### Extracted entries ###
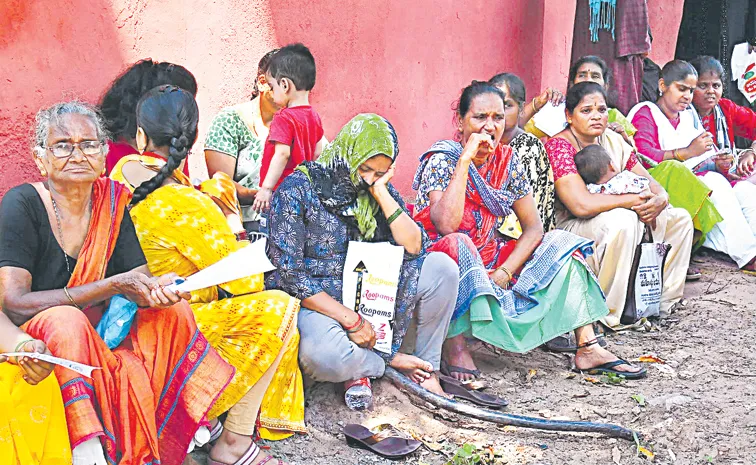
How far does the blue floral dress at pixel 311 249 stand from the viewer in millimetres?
3701

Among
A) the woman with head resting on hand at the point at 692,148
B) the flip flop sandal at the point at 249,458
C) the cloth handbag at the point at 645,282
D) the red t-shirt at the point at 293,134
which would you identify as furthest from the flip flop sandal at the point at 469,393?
the woman with head resting on hand at the point at 692,148

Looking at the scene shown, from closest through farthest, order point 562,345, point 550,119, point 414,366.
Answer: point 414,366
point 562,345
point 550,119

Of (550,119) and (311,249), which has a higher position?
(550,119)

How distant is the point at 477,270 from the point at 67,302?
2094 mm

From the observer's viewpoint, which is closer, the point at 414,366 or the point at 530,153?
the point at 414,366

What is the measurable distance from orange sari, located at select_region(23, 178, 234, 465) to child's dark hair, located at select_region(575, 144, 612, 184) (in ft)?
9.74

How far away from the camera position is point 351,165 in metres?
3.80

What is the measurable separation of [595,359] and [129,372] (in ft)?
8.67

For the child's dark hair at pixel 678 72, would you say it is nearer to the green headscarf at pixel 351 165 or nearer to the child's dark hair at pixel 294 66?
the child's dark hair at pixel 294 66

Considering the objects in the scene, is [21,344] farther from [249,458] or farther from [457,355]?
[457,355]

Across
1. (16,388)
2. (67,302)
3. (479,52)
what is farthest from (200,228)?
(479,52)

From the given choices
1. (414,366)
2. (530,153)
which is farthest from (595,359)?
(530,153)

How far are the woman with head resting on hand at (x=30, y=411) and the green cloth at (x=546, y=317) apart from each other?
7.20 feet

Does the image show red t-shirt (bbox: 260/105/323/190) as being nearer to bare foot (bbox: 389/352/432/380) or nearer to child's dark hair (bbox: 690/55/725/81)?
bare foot (bbox: 389/352/432/380)
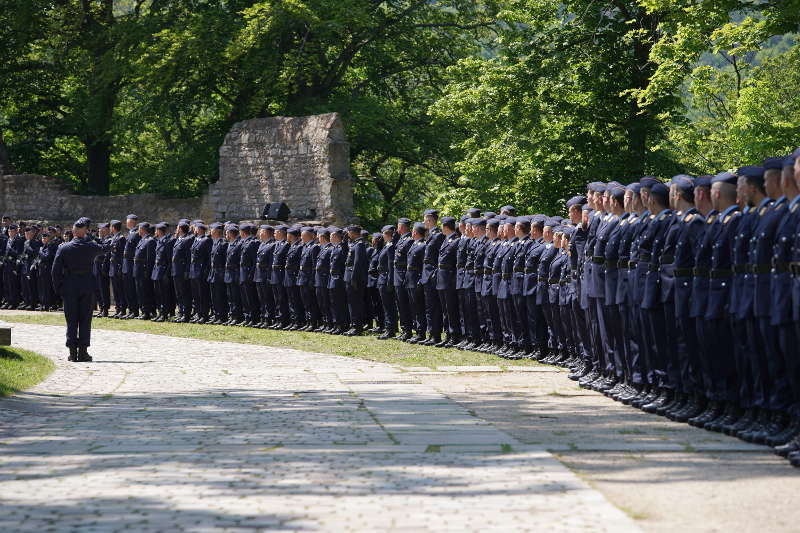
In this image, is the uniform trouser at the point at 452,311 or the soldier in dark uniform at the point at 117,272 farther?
the soldier in dark uniform at the point at 117,272

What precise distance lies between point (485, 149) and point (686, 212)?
58.8ft

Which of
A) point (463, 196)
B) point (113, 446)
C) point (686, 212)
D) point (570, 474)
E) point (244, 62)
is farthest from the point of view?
point (244, 62)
###
◆ Work to complete
Transcribe every line from the records above without alteration, and leave out the images.

◆ Written solution
How far does the blue floral dress at pixel 311 249 stand from the viewer in millimetres?
3701

Among
A) the woman with head resting on hand at the point at 692,148
B) the flip flop sandal at the point at 249,458
C) the cloth handbag at the point at 645,282
D) the red t-shirt at the point at 293,134
which would you identify as furthest from the flip flop sandal at the point at 469,393?
the woman with head resting on hand at the point at 692,148

Looking at the scene shown, from closest through farthest, order point 562,345, point 550,119, point 414,366.
Answer: point 414,366
point 562,345
point 550,119

Of (550,119) and (311,249), which has a higher position?
(550,119)

How distant is the point at 477,270 from the point at 67,302?
2094 mm

From the observer's viewpoint, which is closer, the point at 414,366 or the point at 530,153?
the point at 414,366

What is the measurable distance from orange sari, located at select_region(23, 178, 234, 465) to child's dark hair, located at select_region(575, 144, 612, 184) (in ft)?
9.74

How far away from the camera position is point 351,165 in metres?
3.80

What is the measurable separation of [595,359] and [129,372] (in ft)?
8.67

For the child's dark hair at pixel 678 72, would you say it is nearer to the green headscarf at pixel 351 165 or nearer to the child's dark hair at pixel 294 66?
the child's dark hair at pixel 294 66

Considering the objects in the scene, is [21,344] farther from [249,458] or farther from [457,355]?
[457,355]

Across
1. (16,388)
2. (67,302)
3. (479,52)
what is farthest from (200,228)?
(479,52)

From the given choices
1. (414,366)
2. (530,153)
which is farthest from (595,359)?
(530,153)

How far are the woman with head resting on hand at (x=30, y=411) and the green cloth at (x=546, y=317) apart from each other?
7.20 feet

Does the image show red t-shirt (bbox: 260/105/323/190) as being nearer to bare foot (bbox: 389/352/432/380) or nearer to child's dark hair (bbox: 690/55/725/81)?
bare foot (bbox: 389/352/432/380)
In this image, is the uniform trouser at the point at 452,311 or the soldier in dark uniform at the point at 117,272 farther?
the soldier in dark uniform at the point at 117,272

What precise distance lies between point (485, 149) and point (686, 212)?
58.8ft

Which of
A) point (463, 196)
B) point (113, 446)
C) point (686, 212)
D) point (570, 474)
E) point (244, 62)
is farthest from the point of view?
point (244, 62)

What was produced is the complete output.